(Dataset items)
BEGIN

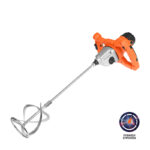 KRAUSMANN-Αναδευτήρας-Χρωμάτων-1600W-6012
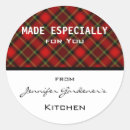 Pesquisar por frasco de vidro adesivos Vermelho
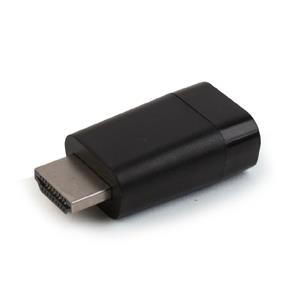 Cablexpert HDMI naar VGA - 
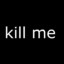 Killme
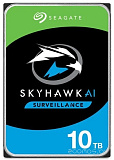   Seagate SkyHawk AI 10TB ST10000VE000     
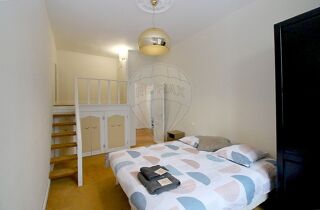  Appartement � louer 3 pi�ces 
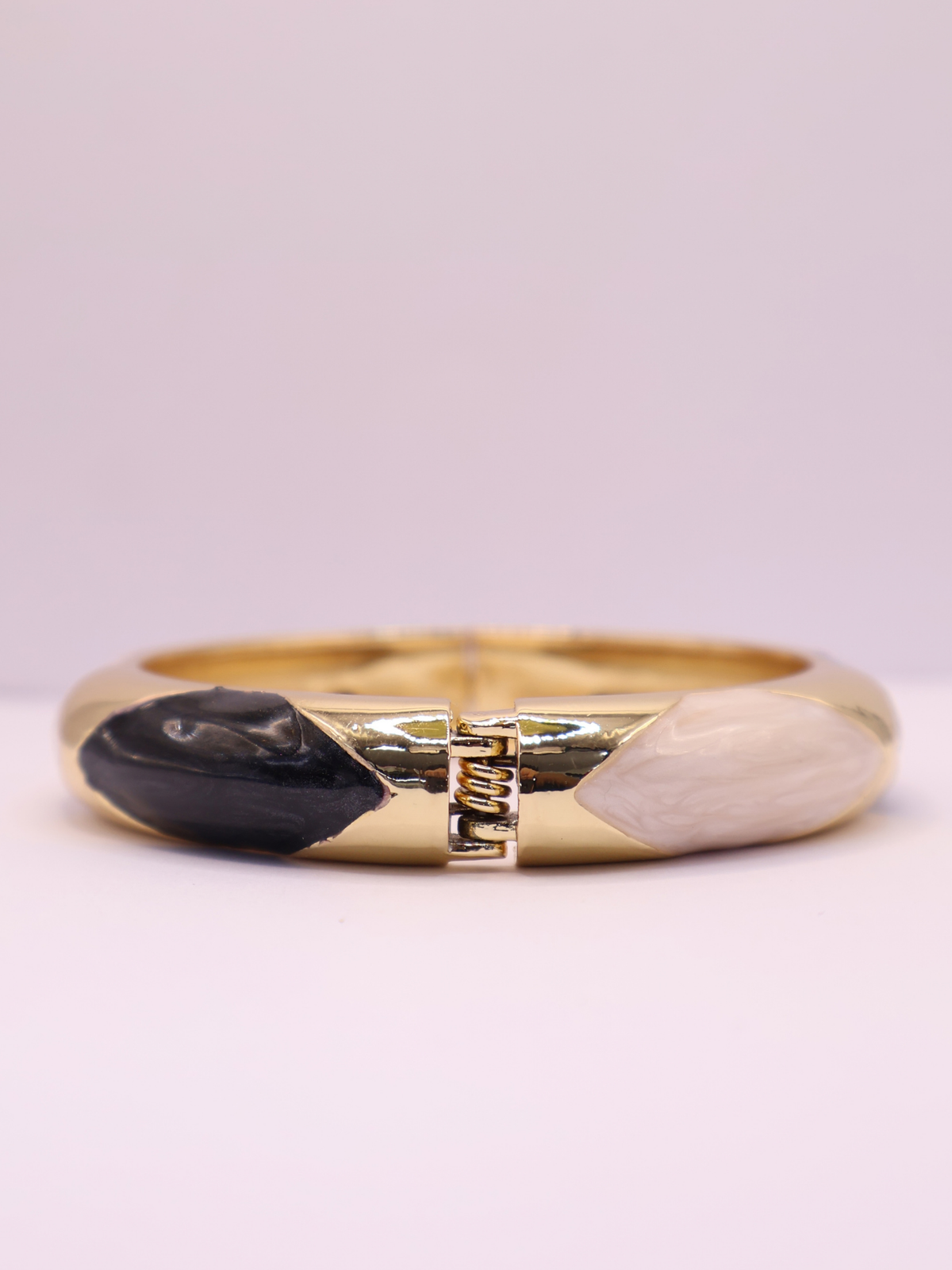PULSERA ESMALTADA 93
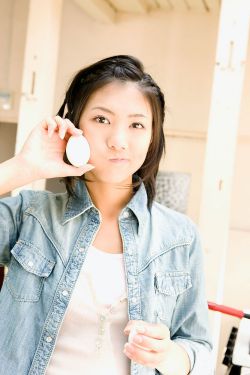 烟火人家电视剧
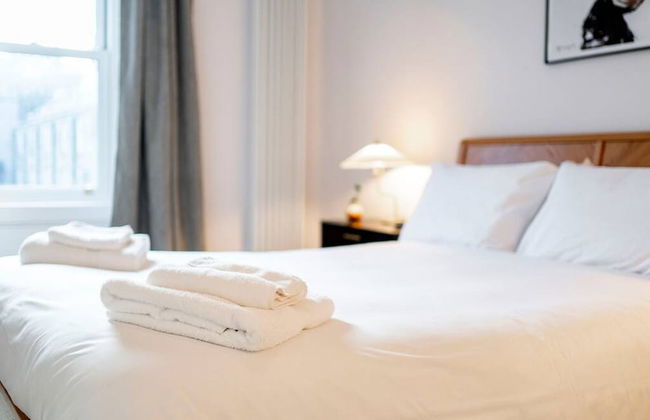 Regal Residence - Metropolitan Luxury - Foto 35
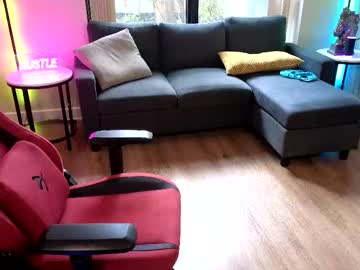 theeestallion33 from chaturbate taken in 2025-03-08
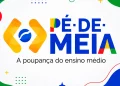 Pé-de-meia: a poupança do Ensino Médio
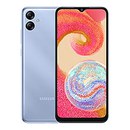 Samsung Galaxy A04e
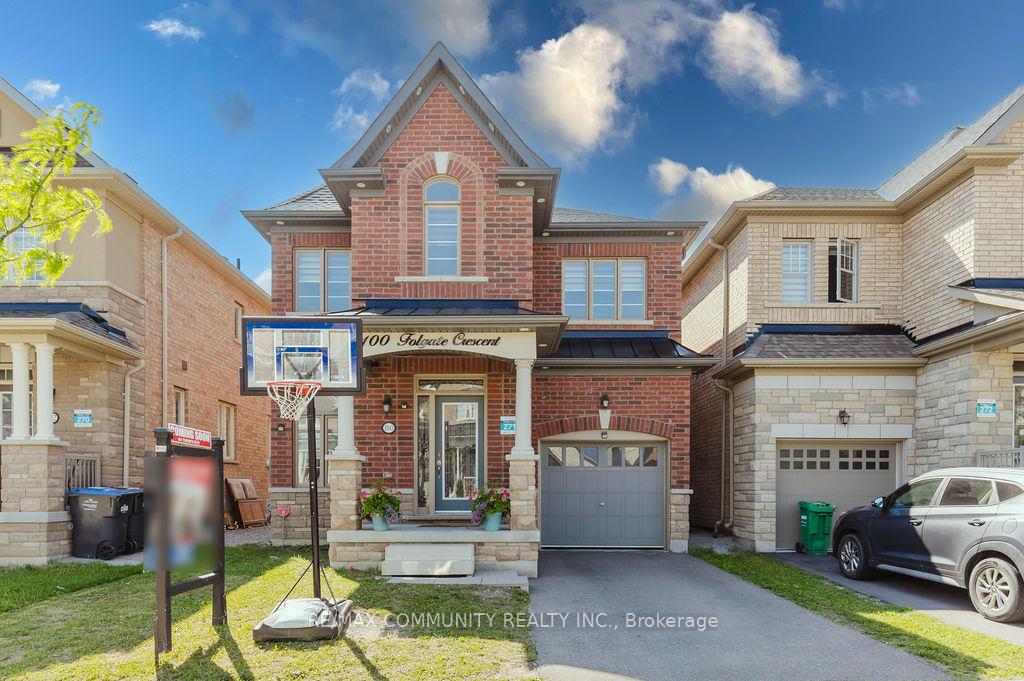 100-folgate-crescent-brampton-ontario-w12606170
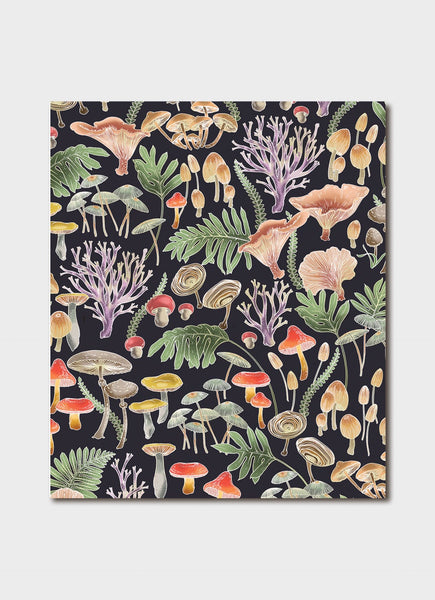 Australian Fungi Gift Card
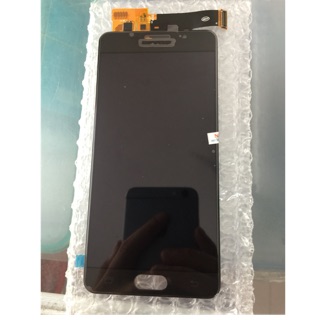 Màn hình samsung galaxy a510 / a5-2016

END

▶ _ASSIGNED TASK_
Print the data once more without any change, skipping each picture.

▶ _SOLUTION TO THIS PROBLEM_
 KRAUSMANN-Αναδευτήρας-Χρωμάτων-1600W-6012
 Pesquisar por frasco de vidro adesivos Vermelho
 Cablexpert HDMI naar VGA - 
 Killme
   Seagate SkyHawk AI 10TB ST10000VE000     
  Appartement � louer 3 pi�ces 
PULSERA ESMALTADA 93
 烟火人家电视剧
 Regal Residence - Metropolitan Luxury - Foto 35
 theeestallion33 from chaturbate taken in 2025-03-08
 Pé-de-meia: a poupança do Ensino Médio
 Samsung Galaxy A04e
 100-folgate-crescent-brampton-ontario-w12606170
 Australian Fungi Gift Card
 Màn hình samsung galaxy a510 / a5-2016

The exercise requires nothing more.